*DATA RECORDS:*
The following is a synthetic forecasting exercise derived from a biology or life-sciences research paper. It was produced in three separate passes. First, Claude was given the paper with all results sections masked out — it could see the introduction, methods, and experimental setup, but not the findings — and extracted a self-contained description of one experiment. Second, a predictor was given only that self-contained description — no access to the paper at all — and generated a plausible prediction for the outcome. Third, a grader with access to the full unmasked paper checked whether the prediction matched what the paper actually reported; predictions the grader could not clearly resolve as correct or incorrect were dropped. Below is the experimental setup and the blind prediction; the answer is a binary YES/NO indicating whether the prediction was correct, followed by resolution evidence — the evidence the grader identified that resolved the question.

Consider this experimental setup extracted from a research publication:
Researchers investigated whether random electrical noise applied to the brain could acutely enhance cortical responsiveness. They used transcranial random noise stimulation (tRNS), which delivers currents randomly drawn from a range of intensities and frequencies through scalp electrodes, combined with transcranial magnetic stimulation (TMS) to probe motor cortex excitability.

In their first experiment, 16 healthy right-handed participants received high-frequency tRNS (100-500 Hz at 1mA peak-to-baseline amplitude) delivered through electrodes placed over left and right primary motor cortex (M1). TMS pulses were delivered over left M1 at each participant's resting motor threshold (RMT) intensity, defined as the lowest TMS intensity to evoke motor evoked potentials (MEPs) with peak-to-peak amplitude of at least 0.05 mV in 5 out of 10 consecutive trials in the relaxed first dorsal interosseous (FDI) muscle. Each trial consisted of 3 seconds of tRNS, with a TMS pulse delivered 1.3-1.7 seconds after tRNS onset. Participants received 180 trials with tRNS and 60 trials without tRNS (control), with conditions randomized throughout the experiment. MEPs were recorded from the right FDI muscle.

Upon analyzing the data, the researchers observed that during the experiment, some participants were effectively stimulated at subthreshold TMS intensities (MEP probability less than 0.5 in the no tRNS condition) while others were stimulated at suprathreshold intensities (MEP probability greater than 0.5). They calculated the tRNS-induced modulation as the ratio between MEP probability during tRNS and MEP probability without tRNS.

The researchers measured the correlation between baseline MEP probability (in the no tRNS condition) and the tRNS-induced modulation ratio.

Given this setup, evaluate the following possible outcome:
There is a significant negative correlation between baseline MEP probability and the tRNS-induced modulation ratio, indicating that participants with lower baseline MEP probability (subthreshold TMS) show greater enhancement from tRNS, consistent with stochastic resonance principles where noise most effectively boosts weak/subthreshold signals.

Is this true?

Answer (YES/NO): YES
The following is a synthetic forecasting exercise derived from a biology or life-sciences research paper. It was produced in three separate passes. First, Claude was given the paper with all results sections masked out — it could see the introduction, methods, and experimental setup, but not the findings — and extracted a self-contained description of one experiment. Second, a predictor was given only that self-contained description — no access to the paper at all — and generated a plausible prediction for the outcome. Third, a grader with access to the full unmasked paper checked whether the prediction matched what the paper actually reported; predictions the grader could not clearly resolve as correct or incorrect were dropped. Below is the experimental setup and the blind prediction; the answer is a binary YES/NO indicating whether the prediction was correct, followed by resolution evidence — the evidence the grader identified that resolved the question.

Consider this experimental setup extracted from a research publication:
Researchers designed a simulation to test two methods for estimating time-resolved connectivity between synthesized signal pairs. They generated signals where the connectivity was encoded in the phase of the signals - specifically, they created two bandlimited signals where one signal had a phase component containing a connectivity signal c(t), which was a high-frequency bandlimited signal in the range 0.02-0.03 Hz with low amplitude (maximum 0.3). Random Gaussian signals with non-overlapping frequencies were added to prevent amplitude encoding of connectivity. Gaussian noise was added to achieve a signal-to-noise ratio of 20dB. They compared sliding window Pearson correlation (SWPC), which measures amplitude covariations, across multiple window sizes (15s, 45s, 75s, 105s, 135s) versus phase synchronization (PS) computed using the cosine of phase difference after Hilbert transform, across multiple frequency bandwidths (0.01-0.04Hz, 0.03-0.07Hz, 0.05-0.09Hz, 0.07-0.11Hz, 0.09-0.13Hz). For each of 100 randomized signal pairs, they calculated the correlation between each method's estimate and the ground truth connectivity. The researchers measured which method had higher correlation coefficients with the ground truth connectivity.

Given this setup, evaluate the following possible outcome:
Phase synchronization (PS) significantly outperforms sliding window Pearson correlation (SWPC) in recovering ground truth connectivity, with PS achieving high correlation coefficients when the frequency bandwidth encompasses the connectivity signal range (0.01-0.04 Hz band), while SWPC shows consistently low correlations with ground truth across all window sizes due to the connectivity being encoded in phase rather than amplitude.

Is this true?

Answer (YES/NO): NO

*WORK TO COMPLETE:*
Taking care to match every character, output all of the entries above.

*OUTPUT:*
The following is a synthetic forecasting exercise derived from a biology or life-sciences research paper. It was produced in three separate passes. First, Claude was given the paper with all results sections masked out — it could see the introduction, methods, and experimental setup, but not the findings — and extracted a self-contained description of one experiment. Second, a predictor was given only that self-contained description — no access to the paper at all — and generated a plausible prediction for the outcome. Third, a grader with access to the full unmasked paper checked whether the prediction matched what the paper actually reported; predictions the grader could not clearly resolve as correct or incorrect were dropped. Below is the experimental setup and the blind prediction; the answer is a binary YES/NO indicating whether the prediction was correct, followed by resolution evidence — the evidence the grader identified that resolved the question.

Consider this experimental setup extracted from a research publication:
Researchers investigated whether random electrical noise applied to the brain could acutely enhance cortical responsiveness. They used transcranial random noise stimulation (tRNS), which delivers currents randomly drawn from a range of intensities and frequencies through scalp electrodes, combined with transcranial magnetic stimulation (TMS) to probe motor cortex excitability.

In their first experiment, 16 healthy right-handed participants received high-frequency tRNS (100-500 Hz at 1mA peak-to-baseline amplitude) delivered through electrodes placed over left and right primary motor cortex (M1). TMS pulses were delivered over left M1 at each participant's resting motor threshold (RMT) intensity, defined as the lowest TMS intensity to evoke motor evoked potentials (MEPs) with peak-to-peak amplitude of at least 0.05 mV in 5 out of 10 consecutive trials in the relaxed first dorsal interosseous (FDI) muscle. Each trial consisted of 3 seconds of tRNS, with a TMS pulse delivered 1.3-1.7 seconds after tRNS onset. Participants received 180 trials with tRNS and 60 trials without tRNS (control), with conditions randomized throughout the experiment. MEPs were recorded from the right FDI muscle.

Upon analyzing the data, the researchers observed that during the experiment, some participants were effectively stimulated at subthreshold TMS intensities (MEP probability less than 0.5 in the no tRNS condition) while others were stimulated at suprathreshold intensities (MEP probability greater than 0.5). They calculated the tRNS-induced modulation as the ratio between MEP probability during tRNS and MEP probability without tRNS.

The researchers measured the correlation between baseline MEP probability (in the no tRNS condition) and the tRNS-induced modulation ratio.

Given this setup, evaluate the following possible outcome:
There is a significant negative correlation between baseline MEP probability and the tRNS-induced modulation ratio, indicating that participants with lower baseline MEP probability (subthreshold TMS) show greater enhancement from tRNS, consistent with stochastic resonance principles where noise most effectively boosts weak/subthreshold signals.

Is this true?

Answer (YES/NO): YES
The following is a synthetic forecasting exercise derived from a biology or life-sciences research paper. It was produced in three separate passes. First, Claude was given the paper with all results sections masked out — it could see the introduction, methods, and experimental setup, but not the findings — and extracted a self-contained description of one experiment. Second, a predictor was given only that self-contained description — no access to the paper at all — and generated a plausible prediction for the outcome. Third, a grader with access to the full unmasked paper checked whether the prediction matched what the paper actually reported; predictions the grader could not clearly resolve as correct or incorrect were dropped. Below is the experimental setup and the blind prediction; the answer is a binary YES/NO indicating whether the prediction was correct, followed by resolution evidence — the evidence the grader identified that resolved the question.

Consider this experimental setup extracted from a research publication:
Researchers designed a simulation to test two methods for estimating time-resolved connectivity between synthesized signal pairs. They generated signals where the connectivity was encoded in the phase of the signals - specifically, they created two bandlimited signals where one signal had a phase component containing a connectivity signal c(t), which was a high-frequency bandlimited signal in the range 0.02-0.03 Hz with low amplitude (maximum 0.3). Random Gaussian signals with non-overlapping frequencies were added to prevent amplitude encoding of connectivity. Gaussian noise was added to achieve a signal-to-noise ratio of 20dB. They compared sliding window Pearson correlation (SWPC), which measures amplitude covariations, across multiple window sizes (15s, 45s, 75s, 105s, 135s) versus phase synchronization (PS) computed using the cosine of phase difference after Hilbert transform, across multiple frequency bandwidths (0.01-0.04Hz, 0.03-0.07Hz, 0.05-0.09Hz, 0.07-0.11Hz, 0.09-0.13Hz). For each of 100 randomized signal pairs, they calculated the correlation between each method's estimate and the ground truth connectivity. The researchers measured which method had higher correlation coefficients with the ground truth connectivity.

Given this setup, evaluate the following possible outcome:
Phase synchronization (PS) significantly outperforms sliding window Pearson correlation (SWPC) in recovering ground truth connectivity, with PS achieving high correlation coefficients when the frequency bandwidth encompasses the connectivity signal range (0.01-0.04 Hz band), while SWPC shows consistently low correlations with ground truth across all window sizes due to the connectivity being encoded in phase rather than amplitude.

Is this true?

Answer (YES/NO): NO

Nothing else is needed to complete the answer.